Back To: BUSINESS ENTITIES, CORPORATE GOVERNANCE, & OWNERSHIP

How will my LLC be taxed?

LLCs, if the members so choose, are taxed as partnerships. The LLC does not pay taxes. The profits and losses in the partnership pass through to the members pursuant to their ownership interest or pursuant to special allocation. Like the partnership, the LLC does have to file an information return and create K-1s to distribute to partners. The K-1s indicate the portion of profits or losses attributable to each member. The members report their share of profits or losses on schedule E of their personal income tax statements.

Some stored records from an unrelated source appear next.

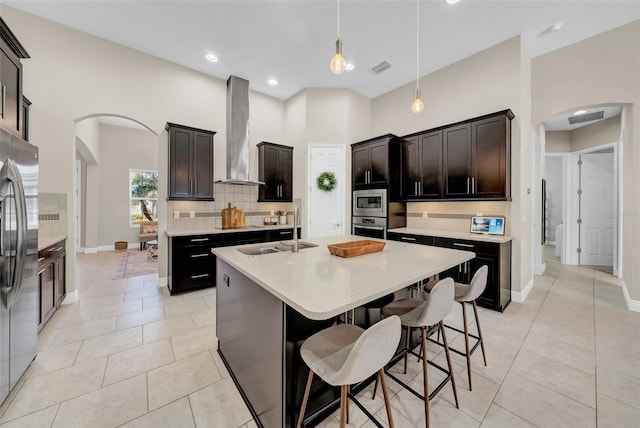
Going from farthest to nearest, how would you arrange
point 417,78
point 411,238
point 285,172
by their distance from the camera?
1. point 285,172
2. point 417,78
3. point 411,238

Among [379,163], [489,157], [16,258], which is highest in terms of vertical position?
[379,163]

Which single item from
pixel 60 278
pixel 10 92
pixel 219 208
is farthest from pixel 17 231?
pixel 219 208

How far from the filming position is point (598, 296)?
3.63 meters

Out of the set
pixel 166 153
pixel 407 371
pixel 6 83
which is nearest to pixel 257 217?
pixel 166 153

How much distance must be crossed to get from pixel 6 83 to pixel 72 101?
1528 mm

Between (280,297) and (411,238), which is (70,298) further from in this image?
(411,238)

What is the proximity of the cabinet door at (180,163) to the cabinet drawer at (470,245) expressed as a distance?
393 cm

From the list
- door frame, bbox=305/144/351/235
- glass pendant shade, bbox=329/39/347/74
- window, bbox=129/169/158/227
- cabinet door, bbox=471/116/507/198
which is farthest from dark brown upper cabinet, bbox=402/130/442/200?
window, bbox=129/169/158/227

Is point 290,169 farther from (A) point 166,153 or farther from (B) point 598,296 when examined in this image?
(B) point 598,296

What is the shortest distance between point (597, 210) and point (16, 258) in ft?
28.7

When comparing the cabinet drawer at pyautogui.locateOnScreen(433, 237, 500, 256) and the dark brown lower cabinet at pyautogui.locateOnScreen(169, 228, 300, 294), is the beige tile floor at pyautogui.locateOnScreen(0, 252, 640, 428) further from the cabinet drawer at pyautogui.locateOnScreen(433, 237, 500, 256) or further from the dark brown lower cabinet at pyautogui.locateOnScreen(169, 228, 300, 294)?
the cabinet drawer at pyautogui.locateOnScreen(433, 237, 500, 256)

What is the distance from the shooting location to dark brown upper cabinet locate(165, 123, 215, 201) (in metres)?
3.87

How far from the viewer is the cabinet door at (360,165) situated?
464 cm

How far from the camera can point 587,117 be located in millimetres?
4809
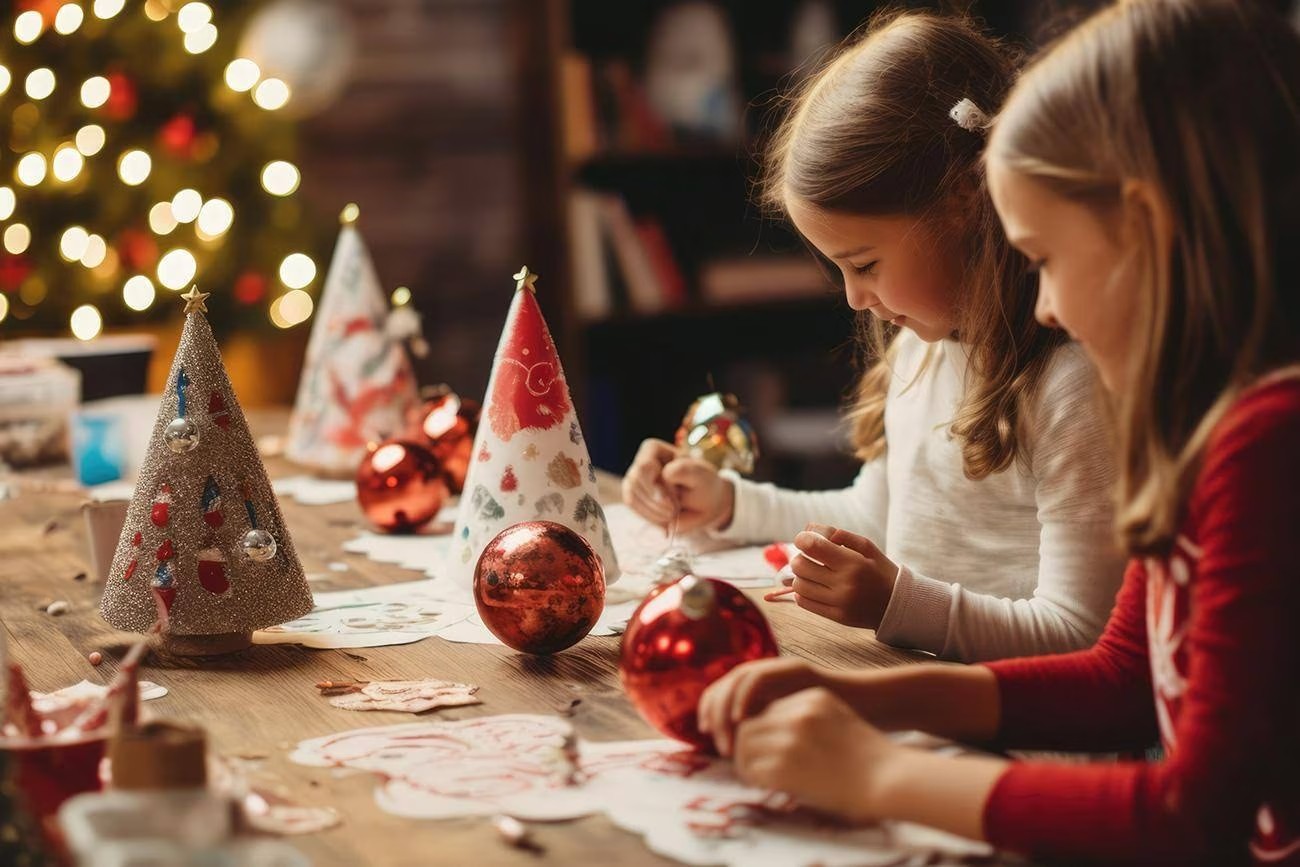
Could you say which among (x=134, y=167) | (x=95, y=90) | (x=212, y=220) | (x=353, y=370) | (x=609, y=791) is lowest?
(x=609, y=791)

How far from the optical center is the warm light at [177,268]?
9.68 feet

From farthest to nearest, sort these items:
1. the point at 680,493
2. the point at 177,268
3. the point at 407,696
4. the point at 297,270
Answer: the point at 297,270 < the point at 177,268 < the point at 680,493 < the point at 407,696

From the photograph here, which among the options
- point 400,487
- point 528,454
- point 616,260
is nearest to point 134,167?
point 616,260

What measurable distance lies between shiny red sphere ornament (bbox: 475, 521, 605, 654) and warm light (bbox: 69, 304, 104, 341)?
2127 millimetres

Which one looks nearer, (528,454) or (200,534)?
(200,534)

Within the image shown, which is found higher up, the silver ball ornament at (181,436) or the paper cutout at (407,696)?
the silver ball ornament at (181,436)

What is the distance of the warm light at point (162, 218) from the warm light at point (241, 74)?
0.95 feet

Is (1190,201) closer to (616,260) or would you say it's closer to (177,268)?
(177,268)

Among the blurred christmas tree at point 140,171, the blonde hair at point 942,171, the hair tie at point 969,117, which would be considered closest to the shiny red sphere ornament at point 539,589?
the blonde hair at point 942,171

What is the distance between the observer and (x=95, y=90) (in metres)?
2.83

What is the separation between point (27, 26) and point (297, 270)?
2.35 ft

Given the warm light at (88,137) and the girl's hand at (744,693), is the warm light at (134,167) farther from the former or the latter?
the girl's hand at (744,693)

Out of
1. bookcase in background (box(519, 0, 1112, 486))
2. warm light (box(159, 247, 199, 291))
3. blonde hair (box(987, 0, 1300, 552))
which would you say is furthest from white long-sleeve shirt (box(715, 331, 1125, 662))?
warm light (box(159, 247, 199, 291))

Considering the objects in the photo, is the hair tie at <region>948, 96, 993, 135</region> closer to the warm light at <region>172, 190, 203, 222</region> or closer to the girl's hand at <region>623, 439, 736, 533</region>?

Members of the member-managed LLC are required to pay self-employment taxes on LLC profits. This is because the LLC members are assumed to be material participants (similar to employees) in the business of the LLC. In a manager-managed LLC, passive members of the LLC who do not materially participate in LLC operations may be able to avoid paying self-employment taxes on LLC profits. The determination as to whether an individual materially participates in the LLC is based on the hours involved in LLC activity. The rules are complicated, but a basic explanation is that, spending 500 or more hours in a year working on the LLC is material participation.

If the LLC chooses partnership taxation, it must then choose between Subsection S (taxed as an S-Corp) and Subsection C (taxed as a C-Corp) of the Internal Revenue Code. If taxed as a S-Corp, the situation is very similar to partnership taxation. The difference is that owners can also be employees and recieve a salary. Any profits from the company received in addition to salary is taxed at normal income rates, but are not subject to employment taxes (FICA – Social Security & Medicare withholding) – while the salary portion is subject to employment taxes. The reasoning is that the distributed profits are “unearned income”, while the salary portion is “earned income”.  If taxed as a C-Corp, the LLC is responsible for taxes on profits. Any distributions to owners are taxed as a dividend. Because the dividends are not “earned income”, they are not subject to employment taxes.